Date Published: 10 March 2009

Advancing health across generations

Health News from Australia.

University of Adelaide researchers are showing that factors during a mother's pregnancy can influence her daughter's reproductive and general health 30 years later, and are investigating potential ongoing effects on the following generation.

This research, involving 1000 Adelaide women aged 30-33, is part of the work of the University's new Robinson Institute, being launched tomorrow by Health Minister John Hill.

The Robinson Institute will focus on reproductive health and regenerative medicine, tackling big issues around improving health and preventing illness across generations - and aims to be world number one in its field.

Named after renowned obstetrician Professor Jeffrey Robinson CBE, Emeritus Professor at the University of Adelaide, the Robinson Institute combines the University's Research Centre for Reproductive Health, the Centre for Stem Cell Research and the Centre for the Early Origins of Health and Disease.

It brings together a unique blend of clinical and research leaders including over 200 research staff and students with wide-ranging expertise from epidemiology through to genetics and molecular biology.

Robinson Institute Director Professor Rob Norman says bringing together world-class researchers from such diverse disciplines will lead to significant medical advances around genetic and environmental influences on fertility and pregnancy, and the health of the next generation.

"Bringing together these big guns from many disciplines, with enormously different skills and access to randomised clinical trials and established research cohorts, is going to lead to rapid and significant health outcomes for our population," says Professor Norman.

The cross-generational study of over 1000 Adelaide women is being led by Associate Professor Michael Davies, Co-Director of the Centre for the Early Origins of Health and Disease.

Results to date indicate possible links between maternal smoking in pregnancy and obesity and reproductive dysfunction in the daughters 30 years later. The study has also identified links between maternal obesity and, in their daughters, obesity and polycystic ovary syndrome.

"We are looking at the current health status of the daughters and relating that back, through medical records, to the pregnancy conditions and environment of the mother," says Associate Professor Davies.

Researchers hope to extend the study by following up the mothers' current health and following the children's health.

"Part of the work of the Robinson Institute will be looking at how we take such research results and turn them into messages for the community so people can incorporate them into their daily lives," says Associate Professor Davies.

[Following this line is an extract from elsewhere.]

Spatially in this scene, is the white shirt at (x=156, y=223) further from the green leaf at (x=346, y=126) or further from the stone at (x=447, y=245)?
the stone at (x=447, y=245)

The Robinson Institute will be launched tomorrow evening at the Adelaide Convention Centre.
Speakers include Minister Hill, University Vice-Chancellor and President Professor James McWha with guest speaker Professor Roger Short, Honorary Professorial Fellow from the University of Melbourne's Faculty of Medicine.

The Robinson Institute will build on the University's strong international reputation in reproductive health. Its world-leading research over the past 50 years has increased understanding of human and animal reproduction and produced new infertility treatments and genetic diagnosis of embryos.

Emeritus Professor Jeffrey Robinson led this development from 1986 to 2006. In 2006 he was awarded one of Britain's highest awards, Commander of the British Empire (CBE), for his services to maternal and fetal health.